Municipality in Rio Grande do Norte, Brazil

São Miguel do Gostoso (previously known as São Miguel de Touros) is a municipality in the state of Rio Grande do Norte in the Northeast region of Brazil.

São Miguel do Gostoso was founded on 29 September 1884.

== History ==
On 16 July 1993, the beachfront town of São Miguel split from the municipality of Touros. The new municipality, São Miguel do Gostoso, held its first elections in 1996 and at this time it was decided that the town would retain its original name of São Miguel de Touros.

On 19 November 2000, a local referendum was held and voters decided to change the town's name to São Miguel do Gostoso.

== Name origin ==
According to legend, a town resident, Manoel Gostoso, provided accommodations to traveling salesmen. Gostoso became known for entertaining his guests with stories and jokes. The locals soon began to refer to the town as Gostoso, in honor of Manoel.

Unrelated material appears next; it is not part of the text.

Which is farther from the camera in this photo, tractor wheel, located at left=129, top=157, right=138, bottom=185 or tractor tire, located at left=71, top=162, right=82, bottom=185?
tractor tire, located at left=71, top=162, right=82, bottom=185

On 29 September 1899, Miguel Félix Martins built the first Roman Catholic first church in town, in honor of Saint Michaell. The locals then joined São Miguel to the previous name of Gostoso to create São Miguel do Gostoso.

== Access ==
São Miguel do Gostoso was accessible only by horseback, due to a lack of roads. In the 1960s the BR-101 and RN-221 (Project Pólo Costa das Dunas) roads were constructed to improve the access to Natal..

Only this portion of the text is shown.